For further safety measures, here are some tips on traveling safely with kids and car seats:
Statistics On Car Seat-Related Accidents
Motor vehicle accidents are the top cause of mortality among youngsters in the United States. In 2018, 636 children aged 12 and under were killed in car accidents, while over 97,000 were wounded. Thirty-three percent of children aged 12 and under who died in an accident in 2018 (for which restraint usage was recorded) were not strapped up. Parents and caregivers can save a child’s life.
According to a 2015 research by the National Highway Traffic Safety Administration (NHTSA), virtually all parents utilize the harness straps. Yet, at least 40% have the harness too slack, 34% have the chest clip in the improper position, and 30% have the harness straps twisted. These figures are for forward-facing car seats alone, although the figures for rear-facing car seats are quite comparable.
Different Types Of Car Seat
Rear-Facing Car Seats
Your little youngster has the finest seat to utilize.
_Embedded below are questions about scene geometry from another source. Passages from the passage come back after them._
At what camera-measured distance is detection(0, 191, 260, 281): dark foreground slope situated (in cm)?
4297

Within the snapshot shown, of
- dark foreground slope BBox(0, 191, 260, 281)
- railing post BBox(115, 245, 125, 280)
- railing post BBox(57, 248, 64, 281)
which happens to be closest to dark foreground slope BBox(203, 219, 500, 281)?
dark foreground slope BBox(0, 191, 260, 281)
It features a harness to lessen the stress on your kid’s sensitive neck and spinal cord in an accident.
- Infant Car Seat (Rear-Facing Only)
- Convertible Seat
- All-in-One Seat
Forward-Facing Car Seat
Has a harness and tether that restricts your child’s forward movement in the event of an accident.
Positions the seat belt so that it is in the correct position.
- Booster Seat with High Back
- Backless Booster Seat
- Combination Seat
- All-in-One Seat
To properly confine your child in a crash, it should lie over the upper thighs and be tight across the shoulder and chest. It should not be placed across the stomach, over the neck, or across the face.
Choose the correct car seat.
Your kid should ride in a rear-facing car seat for as long as possible, preferably until two years old. When your youngster outgrows that seat, it’s time to upgrade to a forward-facing car seat. Learn more about selecting the best car seat for your child.
Assume that seat belts will not automatically lock.
As is the case in the US and Canada. Check the instructions to see if the car seat has an integrated locking system, or learn how to use a locking clip. But be warned: locking clips are not easy to use for beginners, and they are not a practical option for taxis or ride-hailing.
Allow children to handle their equipment.
When your child is old enough to use a booster seat, they will most likely be able to carry it about on their own.
Do not use baby carriers as a replacement.
Because of the popularity of baby carriers, several parents use them in taxis and taxi alternatives. However, they are not a replacement for vehicle seats. A distressing video from The Car Seat Lady shows how one popular type of infant carrier fails in a 21-mph crash. Even strapping the carrier is not advised since the kid may become trapped between the parent and the seat belt in the case of an accident.
Wear a seat belt on all trips, no matter how brief.
This is an excellent example. Make sure children are correctly strapped up in a child restraint, booster seat, or seat belt, depending on their age, height, and weight.
All youngsters under the age of 13 should travel in the rear seat. Airbags in the front seat have the potential to harm small children. Never install a rear-facing car seat in the front seat of a vehicle. Or directly in front of an airbag.
When feasible, place youngsters in the middle of the rear seat, which is the safest location in the car.
The new legislation permits automakers to add a manual cut-off switch that disables a passenger-side airbag for a short period. If you need to use a front-seat booster seat and your car has this cut-off switch. Use it to turn off the airbag during the journey, as recommended by the Highway Safety Authority. When you remove the booster seat, make sure to turn the airbag back on.